To implement semantic search in Python, you need to focus on understanding the meaning of text rather than just matching keywords. This typically involves three core steps: converting text into numerical representations (embeddings), storing those embeddings efficiently, and comparing them to find semantically similar content. Modern libraries like sentence-transformers
and vector databases (e.g., FAISS) simplify this process. Here’s a practical approach using freely available tools.
First, use a pre-trained language model to generate embeddings. For example, the sentence-transformers
library provides models like all-MiniLM-L6-v2
, which convert sentences into 384-dimensional vectors. Install the library with pip install sentence-transformers
, then load the model and encode your documents:
from sentence_transformers import SentenceTransformer
model = SentenceTransformer('all-MiniLM-L6-v2')
documents = ["A dog chasing a ball", "Cats sleeping in the sun", ...]
document_embeddings = model.encode(documents)
Next, store embeddings for efficient search. For small datasets, compute cosine similarity between a query embedding and all document embeddings using scikit-learn
:
from sklearn.metrics.pairwise import cosine_similarity
query = "Playful pets running around"
query_embedding = model.encode([query])
similarities = cosine_similarity(query_embedding, document_embeddings)[0]

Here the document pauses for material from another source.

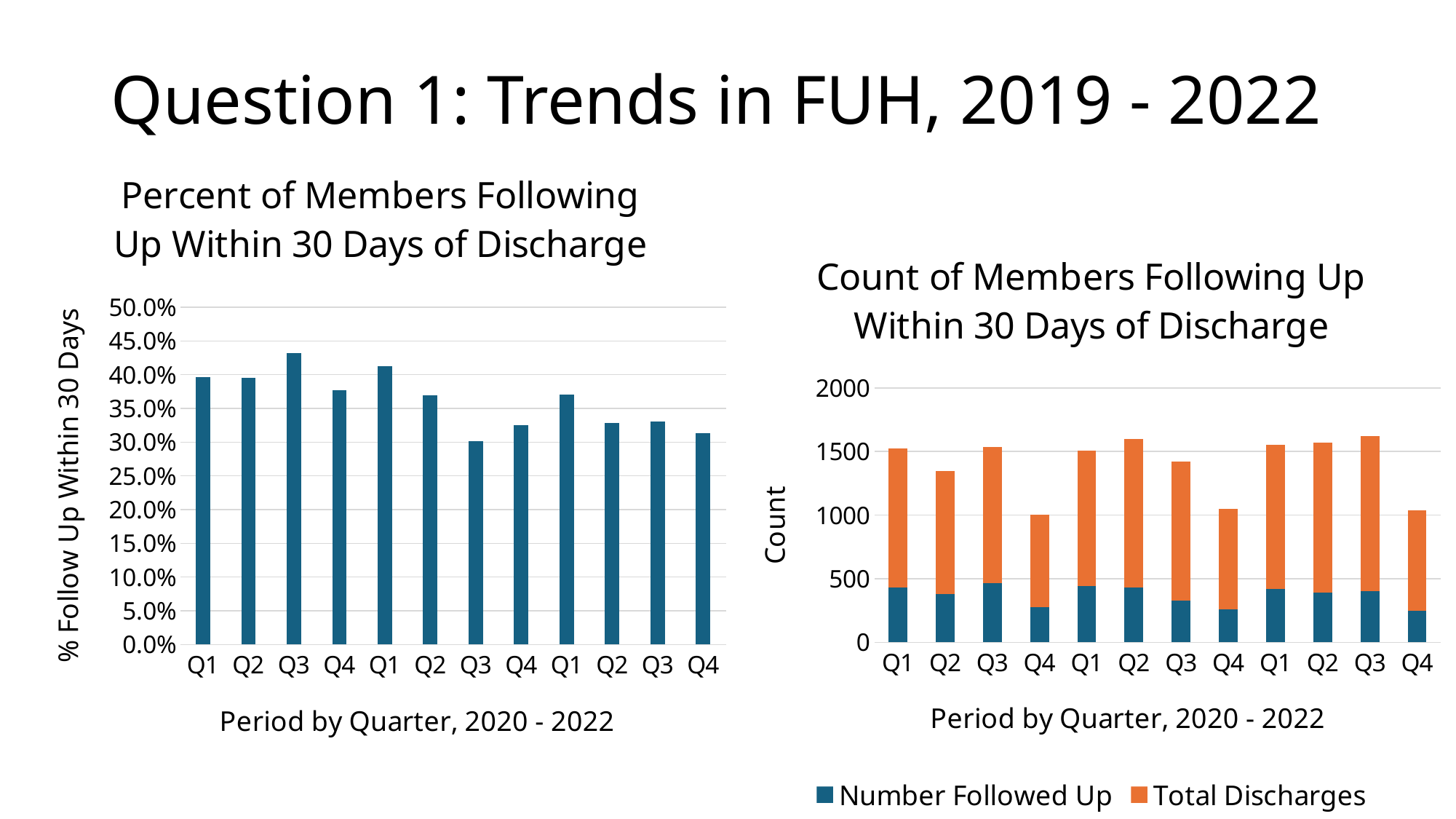
In the left chart, 'Percent of Members Following Up Within 30 Days of Discharge', which bar is the highest? The third bar from the left (the first Q3) In the right chart, 'Count of Members Following Up Within 30 Days of Discharge', is the total height of the fourth bar from the left (the first Q4) greater or less than 1500? less What are the two legend entries in the right chart, 'Count of Members Following Up Within 30 Days of Discharge'? Number Followed Up and Total Discharges In the left chart, 'Percent of Members Following Up Within 30 Days of Discharge', which is larger: the first Q3 bar or the first Q4 bar? The first Q3 bar What is the y-axis label of the left chart, 'Percent of Members Following Up Within 30 Days of Discharge'? % Follow Up Within 30 Days In the left chart, 'Percent of Members Following Up Within 30 Days of Discharge', is the value for the last Q4 bar (rightmost) greater or less than 35.0%? less How many bars are plotted in the left chart, 'Percent of Members Following Up Within 30 Days of Discharge'? 12 What kind of chart is the left chart, 'Percent of Members Following Up Within 30 Days of Discharge'? Bar chart In the right chart, 'Count of Members Following Up Within 30 Days of Discharge', is the total height of the sixth bar from the left (the second Q2) greater or less than 1500? greater In the left chart, 'Percent of Members Following Up Within 30 Days of Discharge', which bar is the lowest? The seventh bar from the left (the second Q3) How many series does the legend of the right chart, 'Count of Members Following Up Within 30 Days of Discharge', list? 2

top_match_index = similarities.argmax()
For larger datasets, use FAISS (Facebook AI Similarity Search) to speed up retrieval. Install it with pip install faiss-cpu
, then build an index:
import faiss
index = faiss.IndexFlatIP(384) # Inner product (cosine similarity)
faiss.normalize_L2(document_embeddings) # Normalize for cosine
index.add(document_embeddings)
distances, indices = index.search(query_embedding, k=3) # Top 3 matches
Finally, consider practical adjustments. Choose a model that balances speed and accuracy based on your use case—larger models like all-mpnet-base-v2
perform better but are slower. Preprocess text by removing irrelevant noise (e.g., HTML tags) and standardizing formats. If handling multilingual data, use models like paraphrase-multilingual-MiniLM-L12-v2
. For production, deploy the index using dedicated vector databases like Qdrant or Pinecone, which offer scalability and real-time updates. This approach ensures you retrieve results based on contextual relevance, not just keyword overlap.